Mon. Mar 31st, 2025
Occasional Digest - a story for you

Kiki Rice remembers the feeling. The bitter emotions she felt sitting on the training table in UCLA’s locker room in Albany, N.Y., while processing yet another Sweet 16 loss.

A year later, the shock has worn off, but the disappointment has remained. UCLA’s star point guard wants to make her third trip to the NCAA regional semifinal the charm.

“Coming out here the last two times and not having won really is a sour taste in all our mouths,” Rice said. “[We learned] the extra competitiveness and energy that we’ll play with because we don’t want to have that same feeling again.”

UCLA, which will face No. 5 seed Mississippi at 7 p.m. PDT Friday at Spokane Arena, is in the Sweet 16 for the seventh time in the last 10 years. After the Bruins (32-2) blew out Richmond in the second round, their celebration was business-like. They quickly assembled in the handshake line then walked around the court to salute their home fans.

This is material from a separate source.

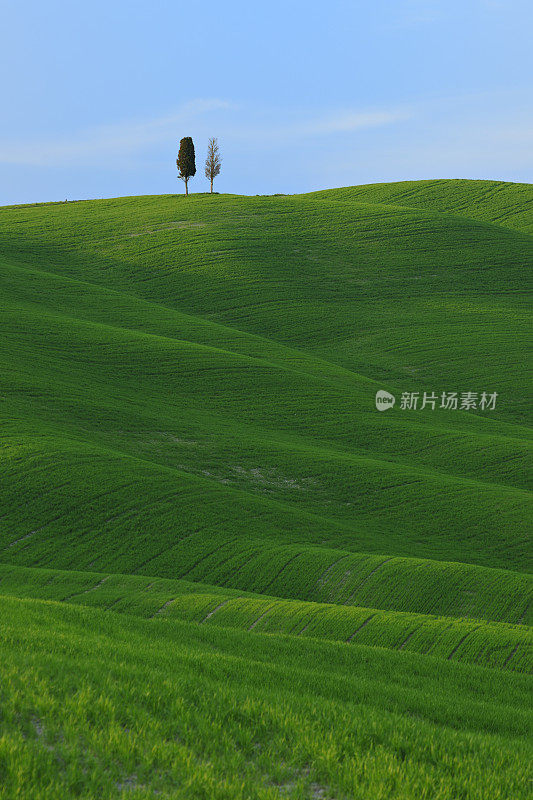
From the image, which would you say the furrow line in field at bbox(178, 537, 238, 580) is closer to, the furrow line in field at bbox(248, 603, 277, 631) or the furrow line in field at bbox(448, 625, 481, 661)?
the furrow line in field at bbox(248, 603, 277, 631)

An appearance during the second weekend of the NCAA tournament is now “an expectation” for the program, coach Cori Close said after the second round.

“We’re going to have habits that lead us to those places,” she added, “and now we’ve got to push the envelope.”

UCLA has reached the NCAA Elite Eight only twice and not since 2018. The program’s first top-rated recruiting class — led by current WNBA veterans Jordin Canada and Monique Billings — anchored the historic season that brought the Bruins to the regional final for the first time since 1999.

The program’s second No. 1 recruiting class is ready to go even further. Rice, Gabriela Jaquez and Londynn Jones formed the core of the group that pushed South Carolina to the brink twice as freshmen. That season, a Sweet 16 run that ended against No. 1-seeded South Carolina felt like an overachievement. A disappointment against Louisiana State as sophomores was a necessary motivational setback.

Players remembered how uncomfortable LSU made them during the 78-69 loss when they lined up during spring workouts to run through a set for the umpteenth time. They set their alarm clocks for early morning workouts. Coaches, managers and scout team members arrived early and stayed late to rebound.

Close called this team “the hardest-working group I’ve ever had a chance to be around as a collective whole.”

“Our team really understands that all the work that we’ve put in since we lost the last Sweet 16 is applying now,” Jaquez said. “It’s really hard to see that at that time because it’s so far away but in reality, it’s going to apply. … We understand that we all had to individually get better, and as a team, collectively get better and understand that we don’t like that feeling and we can change it so let’s do that.”

Instead of landing in a regional on the other side of the country like when they were sent to Albany, N.Y., and matched up with the defending national champions in the Sweet 16, the Bruins’ historic regular season positioned them well for the postseason. They grabbed the No. 1 overall seed, remained on the West Coast for their regional and were placed in a bracket that has no conference tournament champions remaining in the regional semifinals.

If the Bruins get past their reunion with former teammate Christeen Iwuala, who was part of UCLA’s vaunted recruiting class before transferring to Ole Miss this season, they will face No. 2 North Carolina State or No. 3 LSU on Sunday for a place in the Final Four. The potential rematch against the team that knocked the Bruins out of the tournament last season sent murmurs around UCLA’s selection show watch party last week.

“I know what this team wants at the end of the day, and we have all the parts to do it,” center Lauren Betts said. “I just think it’s going to be us stopping us at the end of the day.”